Boyz n Tha Hood is a movie directed by John Singleton, released in 1991. It is the coming-of-age story of three black men: Tre Styles (Cuba Gooding, Jr.), Darrin “Doughboy” Baker (rapper Ice Cube) and Ricky Baker (Morris Chestnut). This film is the cinematographically representation of what it means to be born black in the American ghetto. Hence, what rap music had been talking about for few years by then.
As Michael Eric Dyson points out: “Singleton filters his brilliant insights, critical comments, and compelling portraits of young black male culture through a film that reflects the sensibilities, styles and attitudes of rap culture. Singleton’s shrewd casting of rapper Ice Cube as a central character allows him to seize symbolic capitol from a real-life rap icon.”
Gangster movies and gangsta rap have often influenced one another, whether the rappers take their inspiration from major motion pictures or they leave the stage to perform as actors. Boyz n Tha Hood seems to be based on verses coming from Ice Cube’s lyrics, whether he simply wrote them or also sang them.
Boyz n Tha Hood
Beginning in 1984 in South Central, this movie shows how Tre, Doughboy and Ricky take different paths in their lives: Tre, intelligent and devoted student who is kept on the right path by his father, Furious Styles (Laurence Fishburne); Doughboy, Ricky’s older brother, who drinks, steals, is a drug dealer and is sent to prison for several times; Ricky, his mother’s pride, who is desperately looking for a scholarship in football to enter college.
To the hip hop generation, the title of this film did not go unnoticed as it can be immediately connected to a gangsta rap song. In 1987, Macola Records released gangsta rap group N.W.A. first album entitled “N.W.A. and The Posse.” The first song, written by Ice Cube and sang by Eazy-E, was actually entitled “Boyz n Tha Hood.”
This song talks about what it seems to be an ordinary day in the life of a young black male in Compton, South Central Los Angeles. This life is made of alcohol, women, guns and gang violence. Eazy-E raps that in order to face the day and to deal with his mother, who always complains about his friends, he has to get drunk first:
Woke up quick, at about noon,
Just thought that I had to be in Compton soon.

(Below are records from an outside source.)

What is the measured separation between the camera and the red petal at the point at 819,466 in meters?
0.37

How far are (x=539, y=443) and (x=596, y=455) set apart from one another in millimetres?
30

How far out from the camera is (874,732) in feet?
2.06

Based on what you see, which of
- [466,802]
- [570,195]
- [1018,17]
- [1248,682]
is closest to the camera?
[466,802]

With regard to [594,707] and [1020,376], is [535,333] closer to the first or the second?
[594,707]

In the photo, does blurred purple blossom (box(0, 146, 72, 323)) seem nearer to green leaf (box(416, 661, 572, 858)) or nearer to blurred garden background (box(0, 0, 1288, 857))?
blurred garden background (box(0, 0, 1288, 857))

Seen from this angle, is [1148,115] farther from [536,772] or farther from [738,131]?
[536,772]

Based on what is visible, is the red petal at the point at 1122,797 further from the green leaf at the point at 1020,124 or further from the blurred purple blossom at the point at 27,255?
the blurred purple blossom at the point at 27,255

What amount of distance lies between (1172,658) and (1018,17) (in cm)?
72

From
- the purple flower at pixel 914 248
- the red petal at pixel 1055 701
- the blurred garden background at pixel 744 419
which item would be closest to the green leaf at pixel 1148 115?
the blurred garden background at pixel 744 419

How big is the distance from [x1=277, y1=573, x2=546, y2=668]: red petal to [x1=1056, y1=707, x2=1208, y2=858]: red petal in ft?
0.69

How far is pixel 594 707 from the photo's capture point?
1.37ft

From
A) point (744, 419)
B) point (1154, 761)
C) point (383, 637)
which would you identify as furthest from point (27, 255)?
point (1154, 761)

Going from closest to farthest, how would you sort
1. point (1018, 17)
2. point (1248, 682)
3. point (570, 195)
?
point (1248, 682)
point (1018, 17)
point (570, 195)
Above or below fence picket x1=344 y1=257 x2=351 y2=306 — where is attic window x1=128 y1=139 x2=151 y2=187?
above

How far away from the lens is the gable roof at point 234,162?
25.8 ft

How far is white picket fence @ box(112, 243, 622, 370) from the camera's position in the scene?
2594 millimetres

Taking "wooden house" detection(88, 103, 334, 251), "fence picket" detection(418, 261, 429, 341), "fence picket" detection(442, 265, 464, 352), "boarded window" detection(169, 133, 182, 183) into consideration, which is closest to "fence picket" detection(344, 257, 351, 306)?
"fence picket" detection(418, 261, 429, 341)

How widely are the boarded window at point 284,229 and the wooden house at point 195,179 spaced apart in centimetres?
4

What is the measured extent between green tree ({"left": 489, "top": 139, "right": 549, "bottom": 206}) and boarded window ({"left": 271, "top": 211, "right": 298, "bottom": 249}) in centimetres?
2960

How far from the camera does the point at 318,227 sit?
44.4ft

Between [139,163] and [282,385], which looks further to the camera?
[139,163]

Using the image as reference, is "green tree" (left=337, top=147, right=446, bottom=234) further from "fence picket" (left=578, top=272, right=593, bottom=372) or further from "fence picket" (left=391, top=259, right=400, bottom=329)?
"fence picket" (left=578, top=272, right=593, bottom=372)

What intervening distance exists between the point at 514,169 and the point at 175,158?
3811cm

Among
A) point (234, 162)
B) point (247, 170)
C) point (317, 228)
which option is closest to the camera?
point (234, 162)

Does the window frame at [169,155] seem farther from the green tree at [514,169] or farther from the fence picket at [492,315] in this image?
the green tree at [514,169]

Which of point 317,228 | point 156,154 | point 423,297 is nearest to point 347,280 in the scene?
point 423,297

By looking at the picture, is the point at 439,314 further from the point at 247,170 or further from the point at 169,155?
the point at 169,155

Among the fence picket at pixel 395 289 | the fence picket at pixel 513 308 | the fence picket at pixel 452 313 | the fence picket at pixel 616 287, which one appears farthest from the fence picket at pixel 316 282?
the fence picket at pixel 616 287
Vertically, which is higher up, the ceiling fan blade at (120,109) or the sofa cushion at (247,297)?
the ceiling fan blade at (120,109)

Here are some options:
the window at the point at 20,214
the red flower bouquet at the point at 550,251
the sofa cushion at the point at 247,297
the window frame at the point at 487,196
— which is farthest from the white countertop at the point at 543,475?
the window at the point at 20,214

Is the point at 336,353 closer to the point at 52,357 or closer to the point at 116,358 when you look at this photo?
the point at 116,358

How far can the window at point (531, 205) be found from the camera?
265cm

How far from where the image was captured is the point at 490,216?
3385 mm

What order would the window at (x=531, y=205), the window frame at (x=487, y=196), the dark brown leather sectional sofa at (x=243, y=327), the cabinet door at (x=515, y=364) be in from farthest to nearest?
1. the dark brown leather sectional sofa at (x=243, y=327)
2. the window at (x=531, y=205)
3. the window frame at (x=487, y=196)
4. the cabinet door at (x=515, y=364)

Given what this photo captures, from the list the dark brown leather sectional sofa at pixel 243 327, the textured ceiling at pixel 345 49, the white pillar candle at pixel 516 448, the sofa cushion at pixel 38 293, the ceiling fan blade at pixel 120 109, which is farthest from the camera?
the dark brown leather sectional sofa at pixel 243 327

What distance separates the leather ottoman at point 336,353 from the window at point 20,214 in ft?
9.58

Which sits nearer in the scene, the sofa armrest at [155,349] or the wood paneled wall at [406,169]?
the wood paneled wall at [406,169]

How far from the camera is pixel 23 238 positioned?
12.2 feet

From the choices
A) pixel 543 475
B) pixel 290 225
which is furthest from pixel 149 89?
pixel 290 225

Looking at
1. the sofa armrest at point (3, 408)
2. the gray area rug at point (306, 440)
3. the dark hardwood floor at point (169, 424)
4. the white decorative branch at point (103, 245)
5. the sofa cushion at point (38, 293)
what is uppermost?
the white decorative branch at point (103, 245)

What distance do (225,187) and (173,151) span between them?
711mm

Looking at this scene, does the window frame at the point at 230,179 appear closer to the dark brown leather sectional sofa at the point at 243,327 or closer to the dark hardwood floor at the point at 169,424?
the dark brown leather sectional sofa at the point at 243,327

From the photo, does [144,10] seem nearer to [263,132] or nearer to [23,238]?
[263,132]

I gotta get drunk, before the day begins.
Before my Mom starts bitchin' about my friends.
(N.W.A. “Boyz n Tha Hood” N.W.A. and The Posse, 1987)
Police Brutality and Black-on-Black Violence
But don't let it be a black and a white one
Cuz they slam ya down to the street top
Black police showin out for the white cop
(N.W.A. “Fuck tha Police” Straight Outta Compton, 1988)

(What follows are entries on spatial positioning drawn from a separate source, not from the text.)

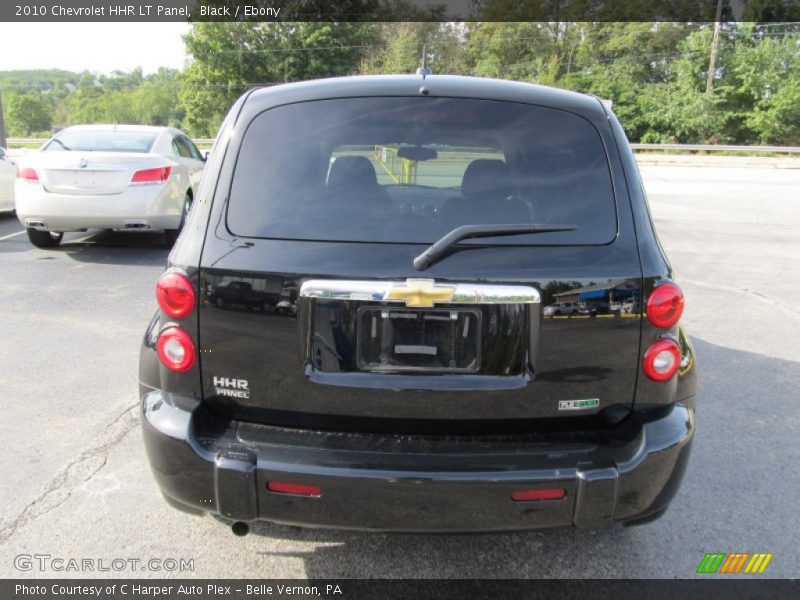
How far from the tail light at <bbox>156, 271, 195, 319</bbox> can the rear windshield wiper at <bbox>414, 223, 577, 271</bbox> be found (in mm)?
778

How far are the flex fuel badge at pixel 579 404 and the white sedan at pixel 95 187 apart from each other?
6.69 metres

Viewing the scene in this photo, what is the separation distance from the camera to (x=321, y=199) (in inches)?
84.1

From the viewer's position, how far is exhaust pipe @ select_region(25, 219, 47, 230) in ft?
24.6

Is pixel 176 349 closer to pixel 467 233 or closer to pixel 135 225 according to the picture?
pixel 467 233

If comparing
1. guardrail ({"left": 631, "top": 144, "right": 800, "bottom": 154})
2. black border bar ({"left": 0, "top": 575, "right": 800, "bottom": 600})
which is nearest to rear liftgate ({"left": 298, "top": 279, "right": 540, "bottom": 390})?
black border bar ({"left": 0, "top": 575, "right": 800, "bottom": 600})

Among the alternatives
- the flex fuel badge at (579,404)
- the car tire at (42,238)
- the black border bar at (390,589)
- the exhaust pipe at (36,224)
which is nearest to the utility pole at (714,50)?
the car tire at (42,238)

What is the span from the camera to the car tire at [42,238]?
26.6ft

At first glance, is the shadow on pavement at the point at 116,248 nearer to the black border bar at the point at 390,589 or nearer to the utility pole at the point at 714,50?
the black border bar at the point at 390,589

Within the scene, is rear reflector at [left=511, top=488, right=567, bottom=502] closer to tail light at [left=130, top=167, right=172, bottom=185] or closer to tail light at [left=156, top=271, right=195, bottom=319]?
tail light at [left=156, top=271, right=195, bottom=319]

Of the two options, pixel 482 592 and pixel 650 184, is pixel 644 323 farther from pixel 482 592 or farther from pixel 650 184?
pixel 650 184

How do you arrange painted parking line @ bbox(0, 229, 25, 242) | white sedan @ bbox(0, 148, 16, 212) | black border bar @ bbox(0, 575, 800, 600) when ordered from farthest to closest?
white sedan @ bbox(0, 148, 16, 212), painted parking line @ bbox(0, 229, 25, 242), black border bar @ bbox(0, 575, 800, 600)

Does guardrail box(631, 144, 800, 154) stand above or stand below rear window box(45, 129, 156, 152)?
below

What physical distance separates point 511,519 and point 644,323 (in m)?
0.78

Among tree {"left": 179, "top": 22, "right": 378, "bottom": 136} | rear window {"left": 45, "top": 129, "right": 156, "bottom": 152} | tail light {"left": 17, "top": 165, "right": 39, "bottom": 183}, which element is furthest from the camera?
tree {"left": 179, "top": 22, "right": 378, "bottom": 136}
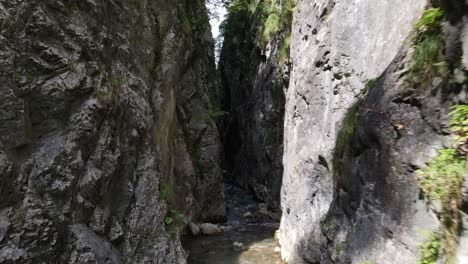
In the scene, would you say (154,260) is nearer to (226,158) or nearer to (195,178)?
(195,178)

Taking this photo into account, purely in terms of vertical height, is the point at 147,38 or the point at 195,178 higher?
the point at 147,38

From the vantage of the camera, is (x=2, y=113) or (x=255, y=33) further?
(x=255, y=33)

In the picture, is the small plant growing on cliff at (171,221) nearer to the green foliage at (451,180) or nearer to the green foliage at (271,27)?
the green foliage at (451,180)

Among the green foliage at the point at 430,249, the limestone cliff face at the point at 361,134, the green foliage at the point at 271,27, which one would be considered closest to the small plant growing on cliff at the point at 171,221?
the limestone cliff face at the point at 361,134

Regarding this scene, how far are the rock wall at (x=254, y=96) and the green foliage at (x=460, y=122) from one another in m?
9.45

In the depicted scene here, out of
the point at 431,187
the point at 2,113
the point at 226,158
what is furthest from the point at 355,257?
the point at 226,158

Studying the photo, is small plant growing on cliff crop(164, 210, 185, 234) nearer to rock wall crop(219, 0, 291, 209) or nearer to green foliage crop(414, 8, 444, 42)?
green foliage crop(414, 8, 444, 42)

These are the lyrics of one of the most controversial and most attacked songs in the history of gangsta rap music: “Fuck tha Police,” released in 1988 in the N.W.A. album “Straight Outta Compton.” These sentences seem to perfectly describe few scenes of the movie where black policemen become very violent towards young black men.
Soundtrack
The official movie soundtrack, released by Quincy Jones, is mostly made up of hip hop songs, thus underlining the influence and importance of hip hop culture in this movie. The first song of the CD, yet the last to be played in the movie (during the end titles), is from Ice Cube, entitled “How to Survive in South Central.”
So be alert and stay calm
as you enter, the concrete Vietnam
You say, the strong survive
Shit, the strong even die, in South Central
(Ice Cube “How to Survive in South Central” Death Certificate 1991)
Just like Ice Cube raps, in South Central also the strong ones die. Singleton seems to have based the end of his movie on this ending verse, when in the last scene we see Doughboy fading away as a sentence appears on the screen reporting his death.

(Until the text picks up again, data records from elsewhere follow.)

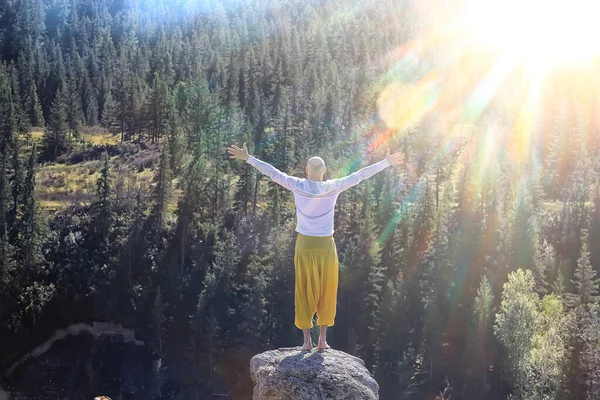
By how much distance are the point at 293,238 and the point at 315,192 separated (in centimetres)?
5515

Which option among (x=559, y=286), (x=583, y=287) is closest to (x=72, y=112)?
(x=559, y=286)

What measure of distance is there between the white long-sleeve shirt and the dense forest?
42.3 m

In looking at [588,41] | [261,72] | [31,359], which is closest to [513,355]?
[31,359]

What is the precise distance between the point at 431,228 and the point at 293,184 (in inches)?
2308

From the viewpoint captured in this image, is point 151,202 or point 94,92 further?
point 94,92

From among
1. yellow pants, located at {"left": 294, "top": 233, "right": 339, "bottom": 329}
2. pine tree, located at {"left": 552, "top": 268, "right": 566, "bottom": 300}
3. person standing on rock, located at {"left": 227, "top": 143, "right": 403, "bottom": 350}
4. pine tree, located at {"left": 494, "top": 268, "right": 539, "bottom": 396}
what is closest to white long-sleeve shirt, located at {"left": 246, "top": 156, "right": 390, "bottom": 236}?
person standing on rock, located at {"left": 227, "top": 143, "right": 403, "bottom": 350}

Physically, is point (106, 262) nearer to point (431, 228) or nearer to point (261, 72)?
point (431, 228)

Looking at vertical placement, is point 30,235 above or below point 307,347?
below

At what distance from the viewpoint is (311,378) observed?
12453mm

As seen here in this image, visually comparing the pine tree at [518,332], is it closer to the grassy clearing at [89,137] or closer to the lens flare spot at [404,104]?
the lens flare spot at [404,104]

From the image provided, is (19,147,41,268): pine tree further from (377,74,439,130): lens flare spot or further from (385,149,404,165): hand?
(385,149,404,165): hand

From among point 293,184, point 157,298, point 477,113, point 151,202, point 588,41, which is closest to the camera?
point 293,184

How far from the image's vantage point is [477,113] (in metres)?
110

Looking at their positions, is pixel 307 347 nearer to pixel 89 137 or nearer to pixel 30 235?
pixel 30 235
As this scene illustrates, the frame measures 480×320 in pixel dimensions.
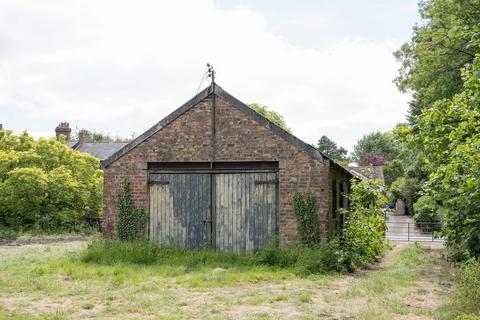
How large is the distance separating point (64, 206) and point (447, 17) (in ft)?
59.1

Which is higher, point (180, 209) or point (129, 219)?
point (180, 209)

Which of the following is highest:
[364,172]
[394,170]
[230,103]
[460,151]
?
[394,170]

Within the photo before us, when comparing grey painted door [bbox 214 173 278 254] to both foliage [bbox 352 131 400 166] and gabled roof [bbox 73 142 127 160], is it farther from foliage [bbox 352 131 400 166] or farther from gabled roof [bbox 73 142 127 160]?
foliage [bbox 352 131 400 166]

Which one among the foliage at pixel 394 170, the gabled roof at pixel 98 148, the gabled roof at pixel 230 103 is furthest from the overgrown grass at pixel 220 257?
the foliage at pixel 394 170

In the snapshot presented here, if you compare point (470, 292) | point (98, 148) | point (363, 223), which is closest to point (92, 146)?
point (98, 148)

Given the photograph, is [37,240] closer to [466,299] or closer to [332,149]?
[466,299]

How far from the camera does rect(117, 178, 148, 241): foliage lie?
14992mm

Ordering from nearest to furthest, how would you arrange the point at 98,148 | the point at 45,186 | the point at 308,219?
the point at 308,219, the point at 45,186, the point at 98,148

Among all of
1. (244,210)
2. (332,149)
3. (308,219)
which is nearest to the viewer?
(308,219)

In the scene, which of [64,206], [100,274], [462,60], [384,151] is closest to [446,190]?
[100,274]

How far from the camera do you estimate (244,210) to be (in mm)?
14500

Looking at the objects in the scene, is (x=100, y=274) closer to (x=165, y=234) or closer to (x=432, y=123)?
(x=165, y=234)

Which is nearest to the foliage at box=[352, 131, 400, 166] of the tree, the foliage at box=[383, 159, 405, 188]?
the tree

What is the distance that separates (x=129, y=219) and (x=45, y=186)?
391 inches
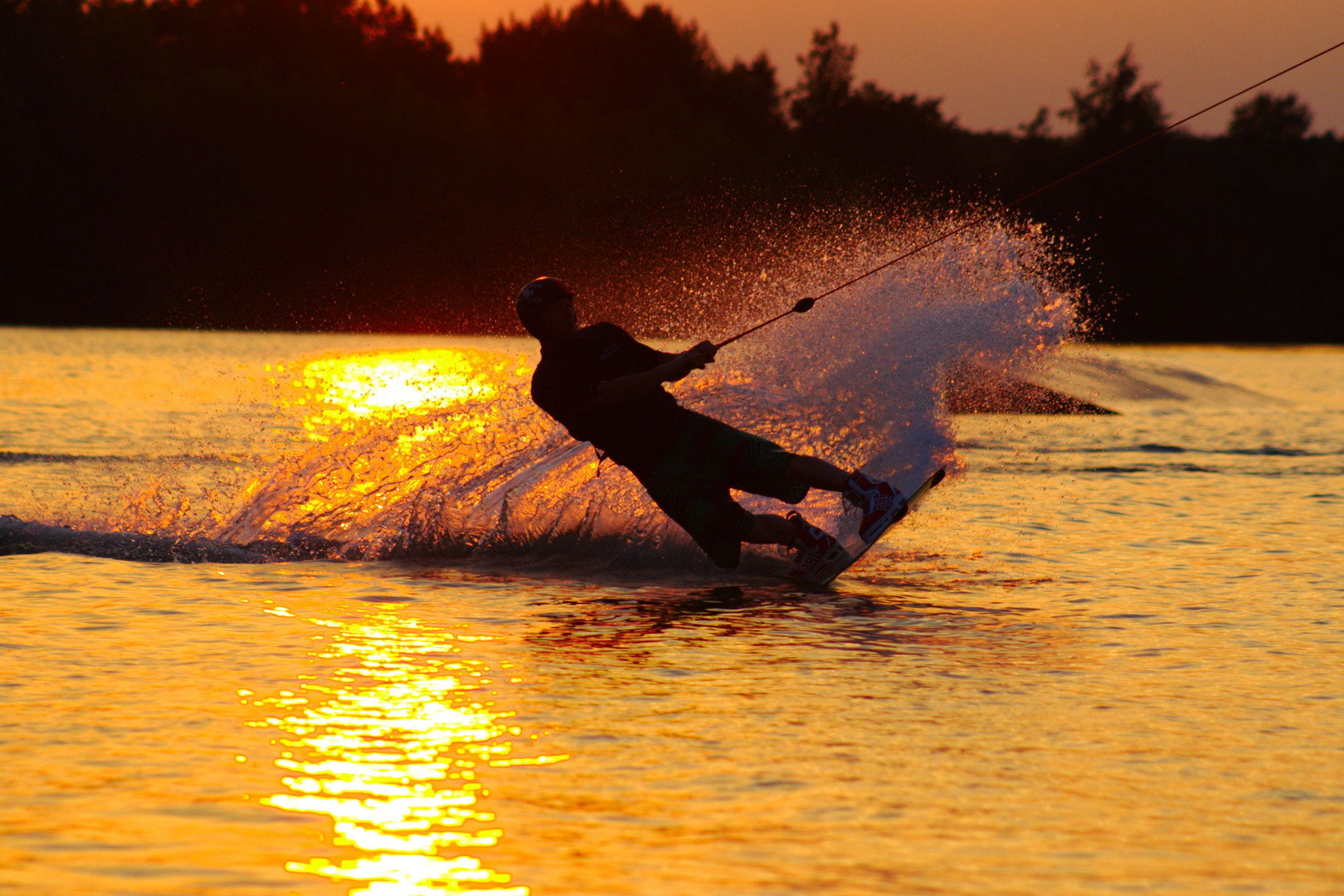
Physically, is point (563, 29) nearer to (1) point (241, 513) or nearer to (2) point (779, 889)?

Ice Cube and John Singleton: Two “Boyz n Tha Hood”
Gangster movies have been inspiring gangsta rappers since the birth of this hip hop sub-genre. However, what happens when the rappers leave the stage to perform as actors? Boyz n Tha Hood is an example of how music and motion pictures can work together to create a masterpiece considered to be extremely culturally significant to the point that it is preserved by the National Film Registry.
Works Cited:
- Michael Eric Dyson, “Between Apocalypse and Redemption: John Singleton’s ‘Boyz n Tha Hood.’” Cultural Critique 21 (Spring, 1992): 124.